There're three main styles of gin. London dry is the most popular and covers well-known brands like Gordon's, Gilbey's, Tanqueray, Bombay and Beefeater. Most gins are dry, as in unsweet. Plymouth gin is associated with the British Navy and the port of Plymouth, and is a softer dry gin than its London equivalent. Genever, or Dutch, gin tends to be fuller in aroma and palate than its English counterpart, and is designed to be drunk mainly straight and chilled. Flavored gins are also popular, the making of which involves steeping various fruit in the gin (though flavor extracts are used in cheaper brands). In England, sloe gin is traditionally produced when red sloe berries, which grow on blackthorn bushes, are in season. In Belgium, I've visited jenever bars where owners stock upwards of 50 different flavored jenevers in an open chiller. These are not bars to loiter in or pass the time of day; rather, you order your favorite shot of jenever, pay for it, neck it and get on your way.


Like vodka, gin can be made from all sorts of grains, but English gin is predominantly distilled from corn. The cooked mash is fermented and later distilled in a continuous still to produce a clear, neutral spirit. Various botanicals are added for flavoring, and the spirit is distilled a second time.
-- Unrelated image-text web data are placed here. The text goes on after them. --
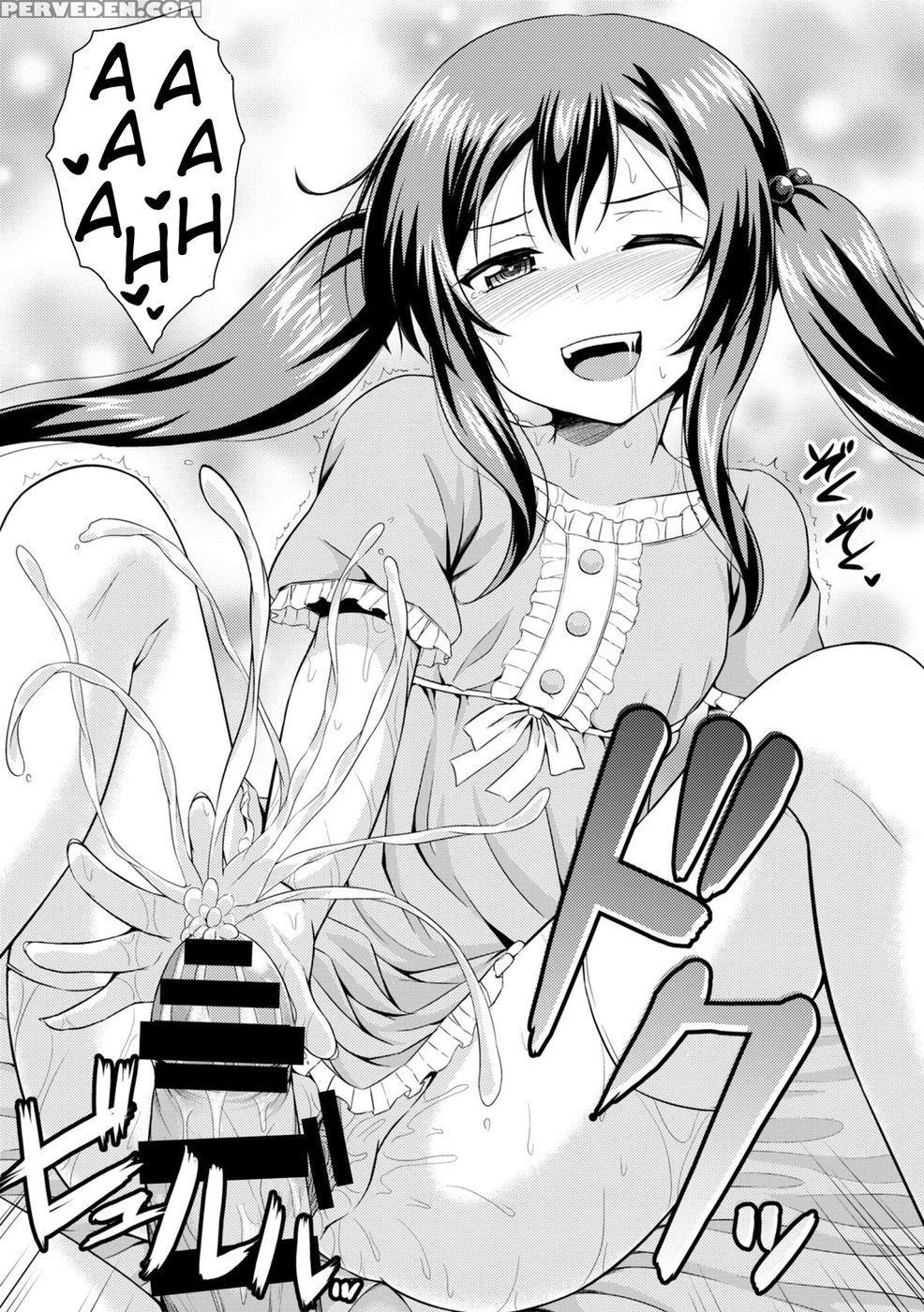 Sister Conquest - Setsunasamidaresamidare Setsuna 1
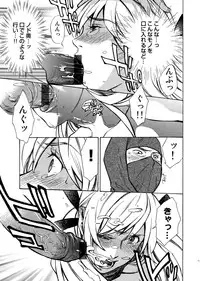 [Anthology] Sengoku Hime Bushou Chijoku Den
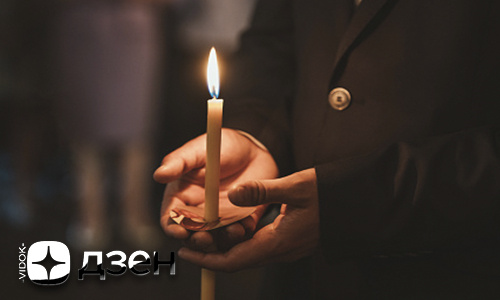 КАНАЛ "VIDOK":YOUTUBE/RUTUBE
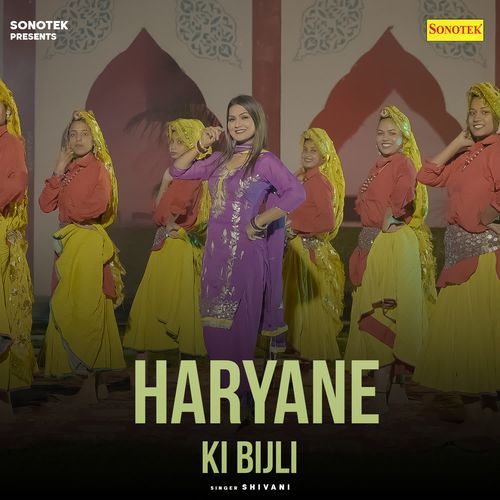 Haryane Ki Bijli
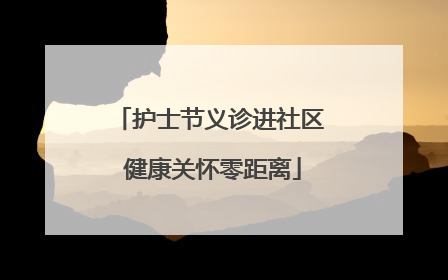 护士节义诊进社区 健康关怀零距离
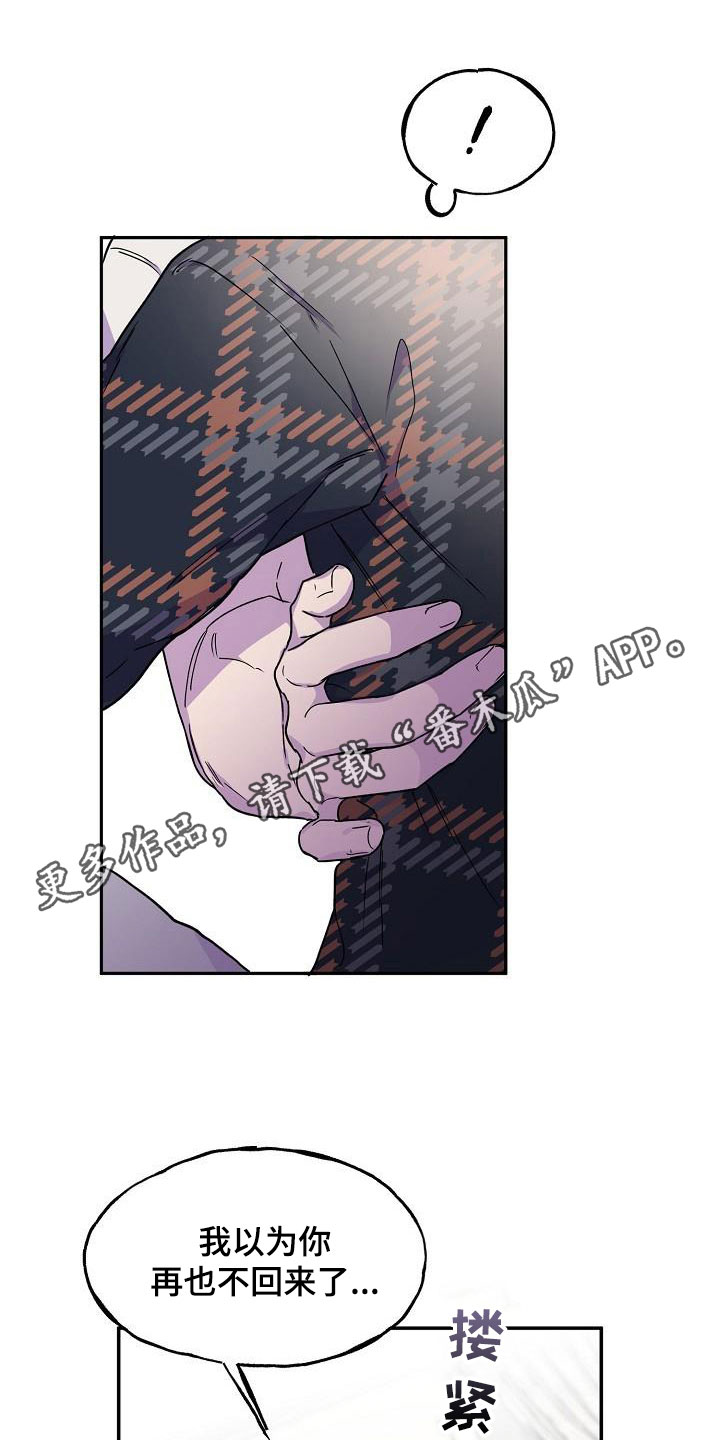 第46章：追问0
Most gins are flavored with juniper berries, coriander, and one or two other botanicals that add different characters. Bombay Sapphire, on the other hand, is made with 10 different herbs and spices (added in secret proportions), which include juniper berries from Tuscany, Moroccan coriander, angelica, lemon peel, cassia bark, cubeb berries, orris root, licorice, almonds and grains of paradise from West Africa. The result is an in-yer-face bouquet and a palate as complex as any Russian novel. Bombay Sapphire may not be to everyone's taste, but real gin freaks keep a bottle in their freezer and drink it straight in a shot glass. Other gin snobs swear by the more refined palate of Beefeater or Gordon's. And the best ingredients for the perfect dry martini is a topic for endless discussion.